This workshop aims at bringing together researchers interested in different aspects of planning and scheduling problems, and to introduce new researchers to the community.
Although the primary target of this series of workshops is the Italian community of P&S, the aim is to attract an international gathering, thus expecting contributions and participation from around the world.
Submissions to this event are here solicited. Each contribution will be reviewed by members of a strong international Program Committee. Original and already published papers will be made available via this workshop web-site.
September 20th October 4th, 2020
October 16th October 23rd, 2020
Camera-ready: October 30th, 2020
Video and slides of the presentation: November 10th, 2020
Workshop: November 25th-27th, 2020
Topics of Interest
Applicants are expected to be conducting research in the field of Automated Planning & Scheduling; topics of interest include (but are not limited to):
- Algorithms: Novel planning and scheduling algorithms.
- Applications: Empirical studies of existing planning/scheduling systems; domain-specific techniques; heuristic techniques; user interfaces for planning and scheduling; evaluation metrics for plans/schedules; verification and validation of plans/schedules.
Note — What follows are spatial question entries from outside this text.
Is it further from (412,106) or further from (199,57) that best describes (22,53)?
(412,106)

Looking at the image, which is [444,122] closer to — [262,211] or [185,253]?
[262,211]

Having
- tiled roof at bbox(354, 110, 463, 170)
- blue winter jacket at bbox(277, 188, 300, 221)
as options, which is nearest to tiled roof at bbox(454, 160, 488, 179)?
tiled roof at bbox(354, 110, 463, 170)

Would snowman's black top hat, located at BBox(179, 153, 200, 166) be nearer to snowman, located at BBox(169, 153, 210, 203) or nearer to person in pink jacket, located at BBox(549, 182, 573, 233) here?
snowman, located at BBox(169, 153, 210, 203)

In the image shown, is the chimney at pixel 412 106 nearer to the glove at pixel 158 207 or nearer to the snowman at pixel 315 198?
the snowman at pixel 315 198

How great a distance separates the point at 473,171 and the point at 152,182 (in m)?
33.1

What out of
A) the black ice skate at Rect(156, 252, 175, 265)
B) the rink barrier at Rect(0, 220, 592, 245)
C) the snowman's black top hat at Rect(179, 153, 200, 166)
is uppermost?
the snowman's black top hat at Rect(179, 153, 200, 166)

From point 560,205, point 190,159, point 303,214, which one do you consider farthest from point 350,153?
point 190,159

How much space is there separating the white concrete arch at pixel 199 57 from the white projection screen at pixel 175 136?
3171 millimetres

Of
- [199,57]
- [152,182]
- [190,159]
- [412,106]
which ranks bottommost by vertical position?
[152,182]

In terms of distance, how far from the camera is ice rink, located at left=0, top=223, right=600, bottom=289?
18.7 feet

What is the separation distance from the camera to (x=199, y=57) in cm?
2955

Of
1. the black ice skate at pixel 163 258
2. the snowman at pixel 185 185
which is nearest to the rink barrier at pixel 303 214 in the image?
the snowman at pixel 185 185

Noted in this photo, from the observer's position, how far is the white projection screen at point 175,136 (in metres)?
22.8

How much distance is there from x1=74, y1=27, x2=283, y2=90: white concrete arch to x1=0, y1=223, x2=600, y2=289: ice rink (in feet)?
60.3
Application examples of real world problems are particularly welcomed.
- Architectures: Real-time support for planning/scheduling/control; mixed-initiative planning and user interfaces; integration of planning and scheduling; continuous planning systems; integration of planning/scheduling and Fault Detection Isolation and Recovery (FDIR); planning and scheduling in autonomous systems.
- Environmental and Task Models: Analyses of the dynamics of environments, tasks, and domains with regard to different models of planning and execution; verification and validation of domain models.
- Formal Models: Reasoning about knowledge, action, and time; representations and ontologies for planning and scheduling; search methods and analysis of algorithms; formal characterisation of existing planners and schedulers.
- Intelligent Agency: Resource-bounded reasoning; distributed problem solving; integrating reaction and deliberation.
- Knowledge engineering for planning: domain construction tools and techniques, knowledge elicitation, ontology development.
- Learning: Learning in the context of planning and execution; learning new plans and operators; learning in the context of scheduling and schedule maintenance.
- Machine and Deep Learning: Machine and Deep Learning Techniques applied to scheduling and/or planning.
- Memory Based Approaches: Case-based planning/scheduling; plan and operator learning and reuse; incremental planning.
- Reactive Systems: Environmentally driven devices/behaviours; reactive control; behaviours in the context of minimal
representations; schedule maintenance.
- Robotics: Motion and path planning; planning and control; planning
and perception, integration of planning and perceptual systems.
- Hybrid Systems: planning with mixed discrete-continuous domains; hybrid systems applications; novel benchmark problems involving hybrid dynamics; hybrid planning domain modelling; plan validation and execution.
- Constraint-based Planning/Scheduling and Control Techniques: Constraint/preference propagation techniques, variable/value ordering heuristics, intelligent backtracking/RMS-based techniques, iterative repair heuristics, etc.
- Coordination Issues in Decentralised/Distributed planning/scheduling: Coordination issues in both homogeneous and heterogeneous systems, system architecture issues, integration of strategic and tactical decision making; collaborative planning/scheduling.
- Iterative Improvement Techniques for Combinatorial Optimisation: Genetic algorithms, simulated annealing, tabu search, neural nets, etc applied to scheduling and/or planning.
- Artificial Intelligence and Operations Research: Comparative studies and innovative applications combining AI and OR techniques applied to scheduling and/or planning.
- Planning/scheduling under uncertainty: Coping with uncertain, ill-specified or changing domains, environments and problems; application of uncertainty reasoning techniques to planning/scheduling, including MDPs, POMDPs, Belief Networks, stochastic programming, and stochastic satisfiability.
We welcome two categories of paper submission:
Short papers (up to 7 pages). These should report views or ambitions, or describe problems. The author(s) will be able to discuss the paper informally with others at the workshop and will be invited to give a short presentation on their work.
Full papers (more than 7 pages). These should report work in progress or completed work. Authors of full papers that are accepted by the Programme Committee will be invited to give a talk on the paper.
Each paper has to be submitted in English, and formatted according to the Springer’s LNCS style.
IPS proceedings will be published in CEUR Workshop Proceedings series. Together with the AIxIA, the IPS organizing committee is investigating ways to publish the proceedings in a series of Lecture Notes in Artificial Intelligence (Springer). An opportunity to publish in this series is given to both short and long papers, provided that the work has not been published before and a proper revision of the content of the paper is done so as to meet LNAI standards. Original accepted papers will be submitted for indexation by: DBLP, Thomson Reuters, EI, SCOPUS, Semantic Scholar and Google Scholar.
Authors of already published papers must clearly indicate this information in their submission.
Paper submission will take place through the EasyChair web site.
We are investigating the possibility of a special issue of an international journal.